Jon Alper Business Asset Protection

Business arrangements among family members are usually informal without full legal documentation. Casual business dealings among family members work fine between the family members themselves as long as the family relationships are on good terms. But, when the same family members have creditor problems an informal family business dealing can lead to problems when proper documentation is lacking. Consider a caller who described a property he purchased with his parents. The deed showed the parents and a child each had an undivided 50% interest in the property as tenants in common. This means that each 50% interest is separate from the other 50% interest. The parents paid cash for their interest. The child borrowed 50% of the purchase price to pay his part of the purchase. The child made all the mortgage payments by himself. The bank demanded a mortgage on the entire property, not just the child’s half, to secure the loan. The property has not changed value since the purchase.

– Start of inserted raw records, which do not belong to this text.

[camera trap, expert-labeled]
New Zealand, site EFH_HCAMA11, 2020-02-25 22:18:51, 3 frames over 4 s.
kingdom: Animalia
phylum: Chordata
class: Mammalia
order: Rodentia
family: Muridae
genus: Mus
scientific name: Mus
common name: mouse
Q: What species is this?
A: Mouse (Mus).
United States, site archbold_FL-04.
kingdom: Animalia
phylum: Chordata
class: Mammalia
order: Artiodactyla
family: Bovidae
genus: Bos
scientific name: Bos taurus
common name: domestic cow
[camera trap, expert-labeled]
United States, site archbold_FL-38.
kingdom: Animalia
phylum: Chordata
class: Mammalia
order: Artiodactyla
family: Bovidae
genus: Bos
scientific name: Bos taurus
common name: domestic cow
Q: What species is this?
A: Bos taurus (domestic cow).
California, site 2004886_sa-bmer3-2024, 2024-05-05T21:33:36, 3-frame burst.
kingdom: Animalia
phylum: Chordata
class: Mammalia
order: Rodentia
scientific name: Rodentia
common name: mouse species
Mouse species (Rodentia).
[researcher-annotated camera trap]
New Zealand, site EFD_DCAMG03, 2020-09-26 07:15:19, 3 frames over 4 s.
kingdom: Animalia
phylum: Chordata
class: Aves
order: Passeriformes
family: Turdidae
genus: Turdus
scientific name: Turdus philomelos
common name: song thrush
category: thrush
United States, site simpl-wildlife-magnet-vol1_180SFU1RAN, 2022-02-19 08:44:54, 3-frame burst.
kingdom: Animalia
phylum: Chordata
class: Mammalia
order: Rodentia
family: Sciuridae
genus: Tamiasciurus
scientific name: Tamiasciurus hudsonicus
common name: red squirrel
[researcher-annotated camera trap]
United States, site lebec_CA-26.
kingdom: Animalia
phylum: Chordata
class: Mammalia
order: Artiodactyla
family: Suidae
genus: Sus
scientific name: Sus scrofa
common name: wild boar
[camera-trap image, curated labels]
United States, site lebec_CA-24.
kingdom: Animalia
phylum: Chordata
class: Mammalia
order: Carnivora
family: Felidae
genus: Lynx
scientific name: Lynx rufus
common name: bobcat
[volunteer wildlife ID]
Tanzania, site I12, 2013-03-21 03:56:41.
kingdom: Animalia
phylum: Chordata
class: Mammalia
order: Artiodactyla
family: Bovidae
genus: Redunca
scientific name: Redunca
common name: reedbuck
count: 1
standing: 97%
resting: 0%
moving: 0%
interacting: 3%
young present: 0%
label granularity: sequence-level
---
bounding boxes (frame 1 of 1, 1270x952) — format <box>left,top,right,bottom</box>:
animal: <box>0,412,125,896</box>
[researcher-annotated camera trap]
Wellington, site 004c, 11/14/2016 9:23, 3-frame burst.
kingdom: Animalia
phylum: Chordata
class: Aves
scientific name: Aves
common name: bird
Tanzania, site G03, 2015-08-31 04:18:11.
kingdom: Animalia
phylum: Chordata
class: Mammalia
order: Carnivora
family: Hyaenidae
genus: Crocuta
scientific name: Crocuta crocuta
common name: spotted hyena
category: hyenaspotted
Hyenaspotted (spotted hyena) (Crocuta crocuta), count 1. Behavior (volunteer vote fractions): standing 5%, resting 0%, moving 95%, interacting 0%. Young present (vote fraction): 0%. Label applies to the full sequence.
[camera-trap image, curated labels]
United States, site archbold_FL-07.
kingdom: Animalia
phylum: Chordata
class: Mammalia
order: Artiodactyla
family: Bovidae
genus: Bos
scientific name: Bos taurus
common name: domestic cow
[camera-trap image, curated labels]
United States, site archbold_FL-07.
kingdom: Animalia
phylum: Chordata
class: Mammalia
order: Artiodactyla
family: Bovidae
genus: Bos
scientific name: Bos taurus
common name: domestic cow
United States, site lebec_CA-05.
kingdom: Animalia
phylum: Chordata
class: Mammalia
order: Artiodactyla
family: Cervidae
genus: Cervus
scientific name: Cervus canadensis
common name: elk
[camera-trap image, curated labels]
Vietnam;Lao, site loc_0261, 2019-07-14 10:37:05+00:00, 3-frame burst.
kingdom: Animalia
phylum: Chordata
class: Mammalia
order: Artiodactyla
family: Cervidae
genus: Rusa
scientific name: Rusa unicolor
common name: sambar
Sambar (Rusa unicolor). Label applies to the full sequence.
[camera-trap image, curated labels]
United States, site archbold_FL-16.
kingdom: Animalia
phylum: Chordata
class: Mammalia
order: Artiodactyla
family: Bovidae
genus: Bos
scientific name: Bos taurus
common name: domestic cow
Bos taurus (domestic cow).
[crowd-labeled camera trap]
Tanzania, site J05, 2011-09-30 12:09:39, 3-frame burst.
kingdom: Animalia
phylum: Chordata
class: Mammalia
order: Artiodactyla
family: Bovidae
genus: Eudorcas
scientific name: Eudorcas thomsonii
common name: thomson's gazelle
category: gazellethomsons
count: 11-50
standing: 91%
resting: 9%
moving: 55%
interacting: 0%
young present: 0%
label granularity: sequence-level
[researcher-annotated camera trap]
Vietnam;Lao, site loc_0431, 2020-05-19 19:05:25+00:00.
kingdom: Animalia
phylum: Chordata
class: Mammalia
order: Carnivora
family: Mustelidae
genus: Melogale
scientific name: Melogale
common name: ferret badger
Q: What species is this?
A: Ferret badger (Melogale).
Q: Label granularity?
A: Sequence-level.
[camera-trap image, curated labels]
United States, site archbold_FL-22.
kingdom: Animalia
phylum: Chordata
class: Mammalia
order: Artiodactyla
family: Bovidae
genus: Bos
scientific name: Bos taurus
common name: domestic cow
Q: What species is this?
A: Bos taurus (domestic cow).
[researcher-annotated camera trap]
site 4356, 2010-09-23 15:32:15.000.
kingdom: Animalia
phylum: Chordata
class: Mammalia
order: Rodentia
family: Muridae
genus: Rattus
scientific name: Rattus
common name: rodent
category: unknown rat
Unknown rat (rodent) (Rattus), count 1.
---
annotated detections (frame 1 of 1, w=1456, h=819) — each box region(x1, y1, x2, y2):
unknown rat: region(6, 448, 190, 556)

Now, the child has a potential creditor. The child wants to know if his half interest is fully protected by the mortgage and whether; the creditor can reach any part of his parents’ share of the equity. There is no written agreement among the family members expressing who is liable to pay the mortgage.

The family intended that the child would be fully responsible for the mortgage and that the mortgage would be paid first from the child’s share of the property before the debt would affect the parents’ interest. It would help if the family reduced the agreement to writing. Even with a written agreement, once the bank insisted on a mortgage of the entire property (as most banks would do) then the mortgage security applies equally to the parents and the child’s 50% interest. Each partner, the child and the parents, have an equal amount of equity in the property equal to about half the fair market value. I think the child’s creditor could levy upon the equity in the child’s undivided interest. The creditor could probably force a sale of the property and take half the net proceeds after payment of the mortgage.

The strict legal interpretation of this arrangement is that the parents gifted 50% of their contribution and 50% of the equity to the child. Once the bank demanded a mortgage on the entire property the parents should have recorded a second mortgage and note due from the child to repay the parents’ contribution to the child’s 50% undivided interest. If the parents were to record their mortgage after the child had a creditor problem the mortgage could be undone as a fraudulent transfer.